Data excerpt:
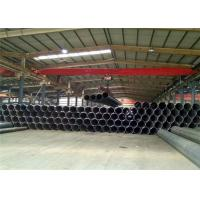 China Hot Dip Galvanized Steel Pipe 2 Inch Schedule 40 Steel Round Pipe, Diameter 60mm Thin Wall Erw Welded Steel Pipe wholesale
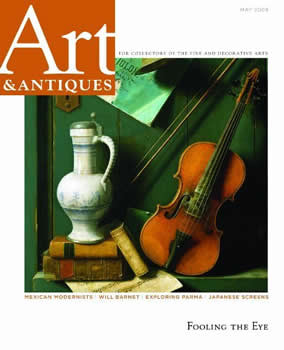 Art & Antiques Magazine  (US) - 12 iss/yr (To US Only)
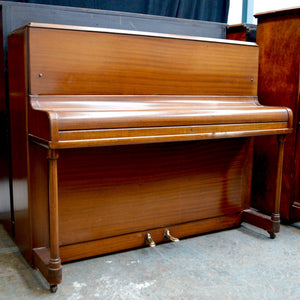 Maxime Freres of London Upright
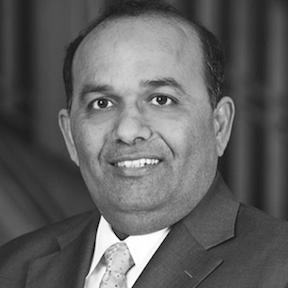 Nazeer Bhore  Breakthrough Research & Innovation, ExxonMobil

What you will do: Make an exact copy of the data above, pictures excluded.

Exercise response:
 China Hot Dip Galvanized Steel Pipe 2 Inch Schedule 40 Steel Round Pipe, Diameter 60mm Thin Wall Erw Welded Steel Pipe wholesale
 Art & Antiques Magazine  (US) - 12 iss/yr (To US Only)
 Maxime Freres of London Upright
 Nazeer Bhore  Breakthrough Research & Innovation, ExxonMobil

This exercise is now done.